Task brief: Copy out each line exactly as it appears.

(begin)

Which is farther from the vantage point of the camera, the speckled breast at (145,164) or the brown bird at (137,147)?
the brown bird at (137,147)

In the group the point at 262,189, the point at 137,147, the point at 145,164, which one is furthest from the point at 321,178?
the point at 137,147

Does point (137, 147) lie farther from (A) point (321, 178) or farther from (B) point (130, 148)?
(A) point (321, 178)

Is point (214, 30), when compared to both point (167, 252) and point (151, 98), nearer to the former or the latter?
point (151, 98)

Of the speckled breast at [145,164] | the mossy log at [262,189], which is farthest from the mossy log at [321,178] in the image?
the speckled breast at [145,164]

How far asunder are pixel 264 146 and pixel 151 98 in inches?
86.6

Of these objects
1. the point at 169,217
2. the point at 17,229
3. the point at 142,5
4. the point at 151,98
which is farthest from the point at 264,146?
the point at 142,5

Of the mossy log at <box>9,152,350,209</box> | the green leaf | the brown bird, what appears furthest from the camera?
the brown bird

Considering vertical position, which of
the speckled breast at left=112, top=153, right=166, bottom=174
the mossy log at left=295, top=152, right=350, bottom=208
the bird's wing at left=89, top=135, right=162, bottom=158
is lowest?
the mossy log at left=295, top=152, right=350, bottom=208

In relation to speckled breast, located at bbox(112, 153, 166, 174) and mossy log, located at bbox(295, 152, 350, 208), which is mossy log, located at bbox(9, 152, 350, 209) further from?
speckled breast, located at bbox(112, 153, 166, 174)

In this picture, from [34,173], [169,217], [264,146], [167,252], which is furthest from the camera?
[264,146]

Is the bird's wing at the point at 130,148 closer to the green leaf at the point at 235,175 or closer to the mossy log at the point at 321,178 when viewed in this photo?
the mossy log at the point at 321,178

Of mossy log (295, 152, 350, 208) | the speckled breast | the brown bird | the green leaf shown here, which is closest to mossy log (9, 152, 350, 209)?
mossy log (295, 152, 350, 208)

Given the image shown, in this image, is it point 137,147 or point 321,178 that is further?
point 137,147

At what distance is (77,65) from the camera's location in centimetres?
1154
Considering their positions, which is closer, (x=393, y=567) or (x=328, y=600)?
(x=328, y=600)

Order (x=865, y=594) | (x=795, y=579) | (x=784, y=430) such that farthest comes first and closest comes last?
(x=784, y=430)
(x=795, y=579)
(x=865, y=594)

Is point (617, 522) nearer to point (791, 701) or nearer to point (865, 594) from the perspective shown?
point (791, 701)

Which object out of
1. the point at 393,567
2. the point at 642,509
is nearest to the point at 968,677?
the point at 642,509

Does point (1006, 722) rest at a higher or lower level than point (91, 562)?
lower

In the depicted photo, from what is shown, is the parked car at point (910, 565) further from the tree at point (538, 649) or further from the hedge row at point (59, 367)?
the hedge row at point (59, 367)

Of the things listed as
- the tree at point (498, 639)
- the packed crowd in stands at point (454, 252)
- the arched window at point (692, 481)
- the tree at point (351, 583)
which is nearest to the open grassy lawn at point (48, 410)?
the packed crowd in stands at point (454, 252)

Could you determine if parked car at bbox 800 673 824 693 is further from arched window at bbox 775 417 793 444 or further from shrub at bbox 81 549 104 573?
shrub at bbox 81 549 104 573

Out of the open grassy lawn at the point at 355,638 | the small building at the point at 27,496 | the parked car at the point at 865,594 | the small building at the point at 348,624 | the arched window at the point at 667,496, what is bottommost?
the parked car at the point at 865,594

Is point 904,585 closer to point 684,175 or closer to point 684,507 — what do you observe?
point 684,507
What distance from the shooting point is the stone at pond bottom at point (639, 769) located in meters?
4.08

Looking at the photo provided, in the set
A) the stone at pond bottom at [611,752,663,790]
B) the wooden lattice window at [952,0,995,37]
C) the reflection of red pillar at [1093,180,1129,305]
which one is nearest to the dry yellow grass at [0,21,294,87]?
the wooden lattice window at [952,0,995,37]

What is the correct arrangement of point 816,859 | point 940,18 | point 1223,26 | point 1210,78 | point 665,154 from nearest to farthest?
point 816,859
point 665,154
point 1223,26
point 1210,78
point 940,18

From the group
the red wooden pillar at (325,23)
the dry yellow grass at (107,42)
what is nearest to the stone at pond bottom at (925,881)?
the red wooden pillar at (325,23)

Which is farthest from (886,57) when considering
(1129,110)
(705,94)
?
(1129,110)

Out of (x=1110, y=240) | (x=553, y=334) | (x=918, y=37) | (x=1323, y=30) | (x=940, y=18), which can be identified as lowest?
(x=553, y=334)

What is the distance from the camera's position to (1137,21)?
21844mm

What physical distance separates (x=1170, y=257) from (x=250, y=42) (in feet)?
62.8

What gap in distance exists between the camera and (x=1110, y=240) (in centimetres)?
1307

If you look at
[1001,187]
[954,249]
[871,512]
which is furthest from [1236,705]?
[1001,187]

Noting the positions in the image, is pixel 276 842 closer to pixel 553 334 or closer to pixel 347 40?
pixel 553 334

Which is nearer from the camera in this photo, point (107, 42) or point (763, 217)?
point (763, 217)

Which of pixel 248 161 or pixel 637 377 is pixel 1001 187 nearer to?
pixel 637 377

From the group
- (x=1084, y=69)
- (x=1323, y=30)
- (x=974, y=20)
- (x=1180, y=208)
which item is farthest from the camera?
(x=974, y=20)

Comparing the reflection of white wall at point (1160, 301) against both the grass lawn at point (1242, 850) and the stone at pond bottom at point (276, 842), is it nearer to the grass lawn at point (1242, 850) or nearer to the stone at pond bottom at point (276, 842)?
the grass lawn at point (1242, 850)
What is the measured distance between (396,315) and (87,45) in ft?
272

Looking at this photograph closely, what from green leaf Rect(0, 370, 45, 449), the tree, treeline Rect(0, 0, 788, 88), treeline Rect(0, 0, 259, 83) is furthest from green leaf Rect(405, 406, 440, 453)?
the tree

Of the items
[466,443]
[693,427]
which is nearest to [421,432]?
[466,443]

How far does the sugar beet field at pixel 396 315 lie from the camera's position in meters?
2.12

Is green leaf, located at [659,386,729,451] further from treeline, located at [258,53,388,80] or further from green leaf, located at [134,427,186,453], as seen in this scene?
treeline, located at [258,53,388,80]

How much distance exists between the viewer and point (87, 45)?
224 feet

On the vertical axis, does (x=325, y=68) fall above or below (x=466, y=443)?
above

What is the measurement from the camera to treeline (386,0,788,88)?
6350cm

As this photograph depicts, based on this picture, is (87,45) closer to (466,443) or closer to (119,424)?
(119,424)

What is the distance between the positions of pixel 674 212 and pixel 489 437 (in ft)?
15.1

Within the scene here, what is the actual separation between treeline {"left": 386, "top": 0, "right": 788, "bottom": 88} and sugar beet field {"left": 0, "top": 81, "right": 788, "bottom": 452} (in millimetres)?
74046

(end)

Written answer:
Which is farther from the vantage point of the camera, the speckled breast at (145,164) or the brown bird at (137,147)?
the brown bird at (137,147)

In the group the point at 262,189, the point at 137,147, the point at 145,164, which one is furthest from the point at 321,178?
the point at 137,147

Does point (137, 147) lie farther from (A) point (321, 178) or farther from (B) point (130, 148)?
(A) point (321, 178)

Is point (214, 30), when compared to both point (167, 252) and point (151, 98), nearer to the former or the latter?
point (151, 98)

Of the speckled breast at [145,164] | the mossy log at [262,189], which is farthest from the mossy log at [321,178] in the image?
the speckled breast at [145,164]

How far asunder are pixel 264 146 and pixel 151 98 in inches?
86.6

Of these objects
1. the point at 169,217
2. the point at 17,229
3. the point at 142,5
4. the point at 151,98
which is farthest from the point at 264,146?
the point at 142,5

Of the mossy log at <box>9,152,350,209</box> | the green leaf | the brown bird, what appears furthest from the camera?
the brown bird

Considering vertical position, which of
the speckled breast at left=112, top=153, right=166, bottom=174
the mossy log at left=295, top=152, right=350, bottom=208
the bird's wing at left=89, top=135, right=162, bottom=158
is lowest?
the mossy log at left=295, top=152, right=350, bottom=208

In relation to speckled breast, located at bbox(112, 153, 166, 174) and mossy log, located at bbox(295, 152, 350, 208), which is mossy log, located at bbox(9, 152, 350, 209) further from?
speckled breast, located at bbox(112, 153, 166, 174)

In this picture, from [34,173], [169,217], [264,146], [167,252], which is furthest from the camera?
[264,146]

Is the bird's wing at the point at 130,148 closer to the green leaf at the point at 235,175 or closer to the mossy log at the point at 321,178 when viewed in this photo?
the mossy log at the point at 321,178

Of mossy log (295, 152, 350, 208) | the speckled breast | the brown bird | the green leaf shown here, which is closest to mossy log (9, 152, 350, 209)?
mossy log (295, 152, 350, 208)

Given the image shown, in this image, is it point 137,147 or point 321,178 that is further?
point 137,147

At what distance is (77,65) from the camera's location in centimetres?
1154
Considering their positions, which is closer, (x=393, y=567) or (x=328, y=600)?
(x=328, y=600)

Order (x=865, y=594) | (x=795, y=579) | (x=784, y=430) such that farthest comes first and closest comes last?
(x=784, y=430)
(x=795, y=579)
(x=865, y=594)

Is point (617, 522) nearer to point (791, 701) or nearer to point (865, 594) from the perspective shown?
point (791, 701)

Which object out of
1. the point at 393,567
2. the point at 642,509
is nearest to the point at 968,677?
the point at 642,509

Does point (1006, 722) rest at a higher or lower level than point (91, 562)?
lower

In the depicted photo, from what is shown, is the parked car at point (910, 565) further from the tree at point (538, 649) or further from the hedge row at point (59, 367)?
the hedge row at point (59, 367)

Of the things listed as
- the tree at point (498, 639)
- the packed crowd in stands at point (454, 252)
- the arched window at point (692, 481)
- the tree at point (351, 583)
which is nearest to the open grassy lawn at point (48, 410)?
the packed crowd in stands at point (454, 252)

Could you determine if parked car at bbox 800 673 824 693 is further from arched window at bbox 775 417 793 444 or further from shrub at bbox 81 549 104 573?
shrub at bbox 81 549 104 573

Out of the open grassy lawn at the point at 355,638 | the small building at the point at 27,496 | the parked car at the point at 865,594 | the small building at the point at 348,624 | the arched window at the point at 667,496, what is bottommost?
the parked car at the point at 865,594

Is point 904,585 closer to point 684,175 or closer to point 684,507 — what do you observe?
point 684,507
What distance from the shooting point is the stone at pond bottom at point (639, 769) located in meters?
4.08

Looking at the photo provided, in the set
A) the stone at pond bottom at [611,752,663,790]
B) the wooden lattice window at [952,0,995,37]
C) the reflection of red pillar at [1093,180,1129,305]
which one is nearest to the dry yellow grass at [0,21,294,87]?
the wooden lattice window at [952,0,995,37]

What is the correct arrangement of point 816,859 | point 940,18 | point 1223,26 | point 1210,78 | point 665,154 from nearest to farthest?
point 816,859
point 665,154
point 1223,26
point 1210,78
point 940,18

From the group
the red wooden pillar at (325,23)
the dry yellow grass at (107,42)
what is nearest to the stone at pond bottom at (925,881)?
the red wooden pillar at (325,23)

Which is farthest from (886,57) when considering
(1129,110)
(705,94)
?
(1129,110)

Out of (x=1110, y=240) | (x=553, y=334) | (x=918, y=37) | (x=1323, y=30) | (x=940, y=18), which can be identified as lowest?
(x=553, y=334)

What is the distance from the camera's position to (1137,21)?
21844mm

What physical distance separates (x=1170, y=257) from (x=250, y=42) (in feet)?
62.8

What gap in distance exists between the camera and (x=1110, y=240) (in centimetres)?
1307

If you look at
[1001,187]
[954,249]
[871,512]
which is furthest from [1236,705]?
[1001,187]

Noting the positions in the image, is pixel 276 842 closer to pixel 553 334 or closer to pixel 347 40?
pixel 553 334

Which is nearer from the camera in this photo, point (107, 42) or point (763, 217)?
point (763, 217)

Which of pixel 248 161 or pixel 637 377 is pixel 1001 187 nearer to?
pixel 637 377

From the group
- (x=1084, y=69)
- (x=1323, y=30)
- (x=974, y=20)
- (x=1180, y=208)
which item is farthest from the camera?
(x=974, y=20)

Comparing the reflection of white wall at point (1160, 301) against both the grass lawn at point (1242, 850) and the stone at pond bottom at point (276, 842), is it nearer to the grass lawn at point (1242, 850) or nearer to the stone at pond bottom at point (276, 842)?
the grass lawn at point (1242, 850)
What is the measured distance between (396,315) and (87,45) in ft?
272

Looking at this photograph closely, what from green leaf Rect(0, 370, 45, 449), the tree, treeline Rect(0, 0, 788, 88), treeline Rect(0, 0, 259, 83) is furthest from green leaf Rect(405, 406, 440, 453)?
the tree

Of the items
[466,443]
[693,427]
which is nearest to [421,432]?
[466,443]

How far does the sugar beet field at pixel 396 315 lie from the camera's position in meters?
2.12

Is green leaf, located at [659,386,729,451] further from treeline, located at [258,53,388,80] or further from green leaf, located at [134,427,186,453], as seen in this scene?
treeline, located at [258,53,388,80]

How much distance exists between the viewer and point (87, 45)?
224 feet

On the vertical axis, does (x=325, y=68) fall above or below (x=466, y=443)?
above

What is the measurement from the camera to treeline (386,0,788,88)?
6350cm

As this photograph depicts, based on this picture, is (87,45) closer to (466,443) or closer to (119,424)?
(119,424)

What is the distance between the positions of pixel 674 212 and pixel 489 437 (in ft)?
15.1

Within the scene here, what is the actual separation between treeline {"left": 386, "top": 0, "right": 788, "bottom": 88} and sugar beet field {"left": 0, "top": 81, "right": 788, "bottom": 452} (in millimetres)?
74046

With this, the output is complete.